Tea and buns sound just about right, and he’s thinking about how good those buns will taste as he walks into the cottage door. Stepping inside, he nearly collides with Sally. She’s almost a head taller than he is, with a friendly, freckled face and wild golden hair that resists any attempt to tame it. They were born within a week of each other and have been friends forever. “There you are!” she exclaims. “I’ve been looking all over.”
“For me?” Aidan snags a bun from the table and takes a big bite—it’s delicious, and still warm from the oven.
“Are you daft? Who else? I’ve got news.”
“What is it?” He’s hungry all right, but he’s more interested in what Sally has to tell him.
“I heard—” Her gaze moves to the door, which is still open. “Let’s go to the lighthouse.
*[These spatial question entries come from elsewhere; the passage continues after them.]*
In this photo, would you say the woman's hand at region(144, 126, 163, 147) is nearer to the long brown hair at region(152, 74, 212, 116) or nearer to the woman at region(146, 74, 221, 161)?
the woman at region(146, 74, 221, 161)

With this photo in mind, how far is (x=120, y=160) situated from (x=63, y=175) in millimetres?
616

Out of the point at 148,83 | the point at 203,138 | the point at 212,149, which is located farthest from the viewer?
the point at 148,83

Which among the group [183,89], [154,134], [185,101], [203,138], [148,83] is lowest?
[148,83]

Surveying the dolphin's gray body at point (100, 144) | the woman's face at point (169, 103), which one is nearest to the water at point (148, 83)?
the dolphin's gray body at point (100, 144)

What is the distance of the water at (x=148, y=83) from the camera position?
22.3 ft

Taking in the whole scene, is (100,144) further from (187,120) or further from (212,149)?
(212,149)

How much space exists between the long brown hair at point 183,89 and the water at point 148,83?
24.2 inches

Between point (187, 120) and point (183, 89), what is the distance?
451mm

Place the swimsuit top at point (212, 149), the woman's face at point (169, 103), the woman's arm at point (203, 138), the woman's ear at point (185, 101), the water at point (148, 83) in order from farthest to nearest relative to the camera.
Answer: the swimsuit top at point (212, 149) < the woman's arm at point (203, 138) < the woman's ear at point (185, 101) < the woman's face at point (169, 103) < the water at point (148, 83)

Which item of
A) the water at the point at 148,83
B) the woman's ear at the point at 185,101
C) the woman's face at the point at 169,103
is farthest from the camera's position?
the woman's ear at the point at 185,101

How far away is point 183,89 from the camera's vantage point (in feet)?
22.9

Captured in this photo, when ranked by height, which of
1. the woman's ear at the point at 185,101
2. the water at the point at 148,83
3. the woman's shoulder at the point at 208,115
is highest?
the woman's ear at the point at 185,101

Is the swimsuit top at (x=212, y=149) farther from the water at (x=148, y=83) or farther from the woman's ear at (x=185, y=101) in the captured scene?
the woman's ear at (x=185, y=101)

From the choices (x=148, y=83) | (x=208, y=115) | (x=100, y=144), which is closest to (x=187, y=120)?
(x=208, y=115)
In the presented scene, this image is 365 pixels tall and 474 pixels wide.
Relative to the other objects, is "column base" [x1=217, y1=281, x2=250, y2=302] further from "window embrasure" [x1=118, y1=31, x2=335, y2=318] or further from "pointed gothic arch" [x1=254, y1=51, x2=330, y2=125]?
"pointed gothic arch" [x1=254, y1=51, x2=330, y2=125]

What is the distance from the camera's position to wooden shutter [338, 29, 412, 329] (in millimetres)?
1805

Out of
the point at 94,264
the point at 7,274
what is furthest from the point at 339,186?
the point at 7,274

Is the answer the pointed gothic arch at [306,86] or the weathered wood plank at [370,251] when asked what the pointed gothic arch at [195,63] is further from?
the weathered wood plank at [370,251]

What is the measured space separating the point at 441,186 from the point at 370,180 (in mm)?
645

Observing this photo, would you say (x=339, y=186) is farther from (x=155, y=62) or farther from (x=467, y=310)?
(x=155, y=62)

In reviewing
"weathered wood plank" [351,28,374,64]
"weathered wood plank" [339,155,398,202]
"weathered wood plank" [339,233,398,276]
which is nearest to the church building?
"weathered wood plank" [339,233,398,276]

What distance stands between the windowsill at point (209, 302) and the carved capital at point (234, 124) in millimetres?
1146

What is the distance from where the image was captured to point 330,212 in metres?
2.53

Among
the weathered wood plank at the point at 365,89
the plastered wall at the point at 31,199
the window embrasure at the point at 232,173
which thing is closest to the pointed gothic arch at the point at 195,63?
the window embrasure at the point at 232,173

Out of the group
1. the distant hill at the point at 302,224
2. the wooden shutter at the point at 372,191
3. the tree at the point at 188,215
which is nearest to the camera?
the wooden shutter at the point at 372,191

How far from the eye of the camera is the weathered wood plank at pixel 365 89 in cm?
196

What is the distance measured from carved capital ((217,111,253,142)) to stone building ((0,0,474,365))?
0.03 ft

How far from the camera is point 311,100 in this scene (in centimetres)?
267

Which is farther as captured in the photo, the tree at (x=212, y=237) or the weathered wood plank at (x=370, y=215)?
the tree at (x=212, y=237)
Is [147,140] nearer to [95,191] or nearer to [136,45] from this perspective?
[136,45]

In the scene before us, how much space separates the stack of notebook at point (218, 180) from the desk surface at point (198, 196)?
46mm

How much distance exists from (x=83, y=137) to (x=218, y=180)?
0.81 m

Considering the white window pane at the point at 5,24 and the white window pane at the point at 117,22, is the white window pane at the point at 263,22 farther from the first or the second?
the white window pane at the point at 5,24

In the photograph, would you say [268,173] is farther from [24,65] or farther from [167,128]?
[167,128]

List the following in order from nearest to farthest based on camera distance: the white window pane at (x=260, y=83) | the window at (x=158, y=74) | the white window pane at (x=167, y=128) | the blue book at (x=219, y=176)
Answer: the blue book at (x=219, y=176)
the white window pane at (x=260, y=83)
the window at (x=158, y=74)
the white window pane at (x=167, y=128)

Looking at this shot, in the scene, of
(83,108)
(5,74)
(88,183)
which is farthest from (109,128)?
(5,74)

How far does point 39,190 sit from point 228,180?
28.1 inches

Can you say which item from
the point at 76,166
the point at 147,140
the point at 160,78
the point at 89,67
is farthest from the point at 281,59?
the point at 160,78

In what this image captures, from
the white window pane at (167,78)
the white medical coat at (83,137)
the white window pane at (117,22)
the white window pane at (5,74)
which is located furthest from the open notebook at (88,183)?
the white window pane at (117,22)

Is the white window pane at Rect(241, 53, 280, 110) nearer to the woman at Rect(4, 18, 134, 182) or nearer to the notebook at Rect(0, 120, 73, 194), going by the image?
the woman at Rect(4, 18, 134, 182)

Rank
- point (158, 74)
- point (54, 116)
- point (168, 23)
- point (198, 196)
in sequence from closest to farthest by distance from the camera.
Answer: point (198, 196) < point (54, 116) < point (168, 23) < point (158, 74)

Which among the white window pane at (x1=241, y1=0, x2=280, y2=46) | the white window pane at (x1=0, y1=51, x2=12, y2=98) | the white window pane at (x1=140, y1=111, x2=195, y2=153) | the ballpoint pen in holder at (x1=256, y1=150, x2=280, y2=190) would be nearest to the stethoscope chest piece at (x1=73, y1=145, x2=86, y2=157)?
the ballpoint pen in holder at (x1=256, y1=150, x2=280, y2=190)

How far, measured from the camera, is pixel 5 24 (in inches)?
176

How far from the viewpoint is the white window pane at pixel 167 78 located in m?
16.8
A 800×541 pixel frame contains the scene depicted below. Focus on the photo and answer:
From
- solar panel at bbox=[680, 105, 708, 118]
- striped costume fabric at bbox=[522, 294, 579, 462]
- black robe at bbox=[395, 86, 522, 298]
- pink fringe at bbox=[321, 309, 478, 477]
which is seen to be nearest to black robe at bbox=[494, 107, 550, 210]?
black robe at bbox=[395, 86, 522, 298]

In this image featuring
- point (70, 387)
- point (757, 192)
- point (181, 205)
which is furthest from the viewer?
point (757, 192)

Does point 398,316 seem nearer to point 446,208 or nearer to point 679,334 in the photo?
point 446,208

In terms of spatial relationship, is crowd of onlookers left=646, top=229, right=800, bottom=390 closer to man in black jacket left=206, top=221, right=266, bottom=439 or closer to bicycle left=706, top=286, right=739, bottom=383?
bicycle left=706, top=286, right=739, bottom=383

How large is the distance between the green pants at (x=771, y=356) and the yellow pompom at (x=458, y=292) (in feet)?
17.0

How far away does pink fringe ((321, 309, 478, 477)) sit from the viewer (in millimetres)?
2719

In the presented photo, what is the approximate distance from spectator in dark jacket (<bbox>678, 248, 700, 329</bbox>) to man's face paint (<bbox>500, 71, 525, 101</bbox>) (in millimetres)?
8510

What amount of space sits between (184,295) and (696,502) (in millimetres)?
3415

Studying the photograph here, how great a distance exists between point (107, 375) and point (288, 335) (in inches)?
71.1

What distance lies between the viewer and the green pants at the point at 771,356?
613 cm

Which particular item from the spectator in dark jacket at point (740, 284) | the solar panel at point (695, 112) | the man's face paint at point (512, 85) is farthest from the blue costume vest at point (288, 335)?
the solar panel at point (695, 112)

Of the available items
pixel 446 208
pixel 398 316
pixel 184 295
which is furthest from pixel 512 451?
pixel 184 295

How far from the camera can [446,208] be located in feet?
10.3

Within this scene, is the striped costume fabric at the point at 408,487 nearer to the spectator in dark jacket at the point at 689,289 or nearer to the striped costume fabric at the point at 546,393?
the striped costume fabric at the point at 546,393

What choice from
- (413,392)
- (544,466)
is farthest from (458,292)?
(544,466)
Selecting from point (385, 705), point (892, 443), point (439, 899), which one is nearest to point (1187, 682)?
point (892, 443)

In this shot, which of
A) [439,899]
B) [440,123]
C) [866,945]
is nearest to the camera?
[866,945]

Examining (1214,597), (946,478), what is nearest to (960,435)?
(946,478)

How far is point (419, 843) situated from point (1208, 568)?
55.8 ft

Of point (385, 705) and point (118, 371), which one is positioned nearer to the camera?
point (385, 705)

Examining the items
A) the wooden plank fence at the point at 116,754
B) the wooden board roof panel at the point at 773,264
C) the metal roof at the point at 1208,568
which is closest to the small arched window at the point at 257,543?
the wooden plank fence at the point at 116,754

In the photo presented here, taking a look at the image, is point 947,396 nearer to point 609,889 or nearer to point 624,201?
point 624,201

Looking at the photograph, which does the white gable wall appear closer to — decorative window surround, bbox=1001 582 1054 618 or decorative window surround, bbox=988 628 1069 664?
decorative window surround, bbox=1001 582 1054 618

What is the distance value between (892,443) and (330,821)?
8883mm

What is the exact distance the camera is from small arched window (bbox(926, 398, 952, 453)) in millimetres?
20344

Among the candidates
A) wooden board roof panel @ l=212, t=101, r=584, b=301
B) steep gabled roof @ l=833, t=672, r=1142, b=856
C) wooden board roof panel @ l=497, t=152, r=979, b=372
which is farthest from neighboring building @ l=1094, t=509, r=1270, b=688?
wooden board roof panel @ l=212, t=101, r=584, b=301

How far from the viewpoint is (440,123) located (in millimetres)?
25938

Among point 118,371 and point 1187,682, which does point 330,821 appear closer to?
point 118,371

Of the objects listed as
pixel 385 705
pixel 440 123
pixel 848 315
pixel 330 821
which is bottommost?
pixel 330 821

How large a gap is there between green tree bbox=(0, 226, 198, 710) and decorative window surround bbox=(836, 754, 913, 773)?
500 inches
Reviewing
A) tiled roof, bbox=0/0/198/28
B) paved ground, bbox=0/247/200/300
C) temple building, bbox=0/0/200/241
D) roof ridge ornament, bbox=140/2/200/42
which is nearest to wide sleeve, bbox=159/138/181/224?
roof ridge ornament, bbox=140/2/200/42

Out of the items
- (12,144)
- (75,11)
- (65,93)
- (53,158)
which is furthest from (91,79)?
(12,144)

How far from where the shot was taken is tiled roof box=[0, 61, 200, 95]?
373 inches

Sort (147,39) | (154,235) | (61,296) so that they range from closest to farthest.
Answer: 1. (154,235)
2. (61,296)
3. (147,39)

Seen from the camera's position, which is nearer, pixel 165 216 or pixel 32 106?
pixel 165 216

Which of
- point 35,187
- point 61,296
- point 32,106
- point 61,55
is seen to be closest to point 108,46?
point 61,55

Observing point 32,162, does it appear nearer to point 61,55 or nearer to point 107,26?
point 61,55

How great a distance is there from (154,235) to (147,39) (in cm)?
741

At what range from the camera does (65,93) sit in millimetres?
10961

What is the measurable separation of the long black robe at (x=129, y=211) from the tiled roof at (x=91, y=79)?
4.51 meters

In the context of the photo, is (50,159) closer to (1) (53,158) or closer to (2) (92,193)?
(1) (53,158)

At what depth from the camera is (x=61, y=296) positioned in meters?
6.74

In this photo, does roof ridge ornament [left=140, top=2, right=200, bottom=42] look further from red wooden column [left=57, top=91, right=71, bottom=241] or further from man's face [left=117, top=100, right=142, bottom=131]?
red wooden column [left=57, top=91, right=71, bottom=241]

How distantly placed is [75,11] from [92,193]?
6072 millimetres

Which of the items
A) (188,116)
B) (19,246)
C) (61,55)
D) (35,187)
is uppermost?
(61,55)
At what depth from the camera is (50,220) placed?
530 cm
No one will bother us there.” Sally’s dad is the lighthouse keeper and she’s allowed inside whenever she wants. And because Aidan is her best friend, he’s allowed to go with her.
“Okay.” He crams a second bun into his mouth. Tea will have to wait. Then he’s following Sally outside, down the road and back toward the pebbled beach, where the red-and-white lighthouse stands proudly against the sky. Together they climb the narrow, winding stairs until they reach the top, a light-filled room with windows all around. There’s a desk, a couple of wooden chairs, a coal stove, and a table. But Aidan doesn’t care about any of that. His eyes go straight for the radio he and Sally have managed to assemble.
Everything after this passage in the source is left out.